TEXT SECTION
* * * *

Personal Perspectives

From Despair to Repair: Protecting Parrotfish Can Help Bring Back Caribbean Coral Reefs

This queen parrotfish scrapes algae from Caribbean reefs with its parrot-like beak.
This queen parrotfish scrapes algae from Caribbean reefs with its parrot-like beak. (Chuck Savall)

Reef biologists over a certain age are haunted by memories of what glorious places Caribbean reefs once were. In our youth we studied them for all sorts of reasons but scarcely thought about reef conservation. We took the reefs for granted.

Today, however, we know that most Caribbean coral reefs will disappear in 20 years if we don't restore the grazing fish that defend the corals from seaweed. This message comes through loud and clear in a new report, "Status and Trends of Caribbean Coral Reefs: 1970-2012," which was released today as the result of a three year joint effort of the Global Coral Reef Monitoring Network (GCRMN), the International Union for the Conservation of Nature (IUCN), and the United Nations Environmental Programme (UNEP).  

In 1972, marine biologist Sylvia Earle wrote that Caribbean coral reefs are "almost devoid of conspicuous plants." Today the opposite is true: reefs are dominated by conspicuous seaweeds overgrowing, smothering, and poisoning Caribbean corals. The new report shows that living corals throughout the Caribbean have declined by more than 50 percent over the past half century. Given that Caribbean coral reefs are a major oceanic ecosystem that generate more than $3 billion annually from tourism and fisheries, this is a tragedy that must be reversed.

Many people say that climate change has already doomed coral reefs. But the report shows that the loss of parrotfishes and other seaweed-eating grazers has been far more important than climate change for Caribbean reef destruction so far. While it is true that climate change poses an enormous risk for the future because of coral bleaching and more acidic oceans, the fact is that reefs protected from overfishing, excessive coastal development and pollution are more resilient to these stresses. Even if we could somehow make climate change disappear tomorrow, these reefs would continue their decline. We must immediately address the grazing problem for the reefs to stand any chance of surviving future climatic shifts.

This queen parrotfish scrapes algae from Caribbean reefs with its parrot-like beak.

* * * *

EXTRACTED RECORDS
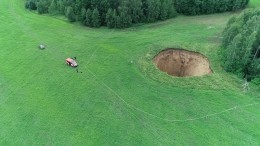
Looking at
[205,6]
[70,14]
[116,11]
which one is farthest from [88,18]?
[205,6]

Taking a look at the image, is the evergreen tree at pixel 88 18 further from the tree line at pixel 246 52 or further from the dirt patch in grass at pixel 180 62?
the tree line at pixel 246 52

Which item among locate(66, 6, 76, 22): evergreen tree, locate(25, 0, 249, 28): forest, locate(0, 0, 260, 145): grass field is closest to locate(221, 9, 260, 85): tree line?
locate(0, 0, 260, 145): grass field

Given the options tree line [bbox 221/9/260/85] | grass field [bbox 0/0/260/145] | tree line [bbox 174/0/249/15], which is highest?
tree line [bbox 174/0/249/15]

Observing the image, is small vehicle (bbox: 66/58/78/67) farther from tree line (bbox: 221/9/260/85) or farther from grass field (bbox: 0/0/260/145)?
tree line (bbox: 221/9/260/85)

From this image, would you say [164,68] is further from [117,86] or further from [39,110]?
[39,110]

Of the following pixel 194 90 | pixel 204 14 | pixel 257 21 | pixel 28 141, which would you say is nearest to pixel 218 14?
pixel 204 14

* * * *

LIST OF TASKS
- 1) List the organizations that the article on parrotfish and Caribbean coral reefs names as joint producers of the new report.
- 2) Continue the article on parrotfish and Caribbean coral reefs from where it stops.

EXERCISE RESULTS
- 1) The Global Coral Reef Monitoring Network (GCRMN), the International Union for the Conservation of Nature (IUCN), and the United Nations Environmental Programme (UNEP).

- 2)
This queen parrotfish scrapes algae from Caribbean reefs with its parrot-like beak. (Chuck Savall)

We already know that protecting parrotfish and other herbivores from fishing can, in turn, protect healthy reefs. The stunning Flower Garden Banks in the northern Gulf of Mexico are protected by their United States National Marine Sanctuary status, which prohibits the use of fish traps and parrotfish fishing. Bermuda has an even longer history of banning fish traps and spearfishing. And Bonaire, with an entirely tourist-based economy that is reliant on the health of their reefs, has long restricted fishing. A brief breakdown in these protections resulted in an immediate decline in the health of Bonaire’s reefs, which triggered a quick reinstatement of protections. 

But reefs where parrotfish are unprotected have suffered tragic declines. These “Failure Reefs” are places where a variety of local human impacts have been allowed to run unchecked: not just by overfishing but also by overuse for recreation, excessive and destructive coastal development, and pollution. The worst of these include Jamaica, the entire Florida Reef Tract from Miami to Key West, and the U.S. Virgin Islands.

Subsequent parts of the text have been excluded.